### Provided material

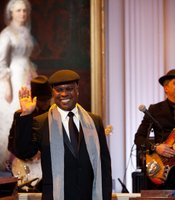 Music director and band leader Booker T. Jones acknowledges his introduction as President Barack Obama and First Lady Michelle Obama host IN PERFORMANCE AT THE WHITE HOUSE &quot;Red, White And Blues&quot; in celebration of Blues music in the East Room of the White House, Feb. 21, 2012.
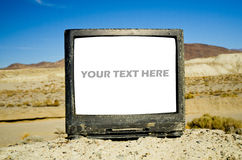 Abandoned Television. Broken and abandoned television set on a small hill in the desert Stock Photo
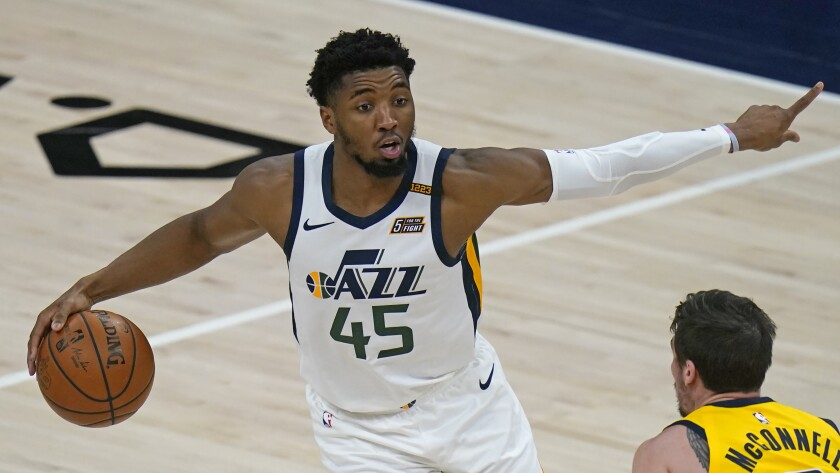 Utah Jazz guard Donovan Mitchell (45) brings the ball up court as Indiana Pacers guard T.J. McConnell defends in the first half during an NBA basketball game Friday, April 16, 2021, in Salt Lake City. (AP Photo/Rick Bowmer)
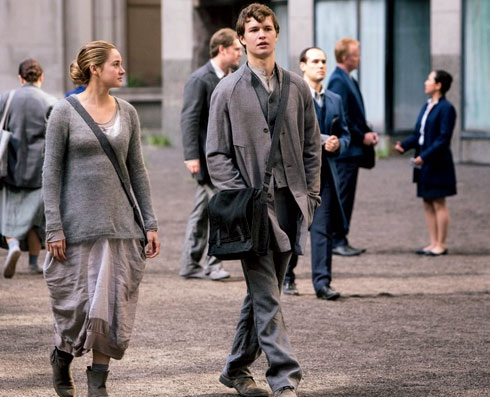 What was the name of the boy who is Tris' neighbor when she is still in abnegation?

### About this task
Leave out the pictures; repeat the data exactly.

### Answer to the exercise
 Music director and band leader Booker T. Jones acknowledges his introduction as President Barack Obama and First Lady Michelle Obama host IN PERFORMANCE AT THE WHITE HOUSE &quot;Red, White And Blues&quot; in celebration of Blues music in the East Room of the White House, Feb. 21, 2012.
 Abandoned Television. Broken and abandoned television set on a small hill in the desert Stock Photo
 Utah Jazz guard Donovan Mitchell (45) brings the ball up court as Indiana Pacers guard T.J. McConnell defends in the first half during an NBA basketball game Friday, April 16, 2021, in Salt Lake City. (AP Photo/Rick Bowmer)
 What was the name of the boy who is Tris' neighbor when she is still in abnegation?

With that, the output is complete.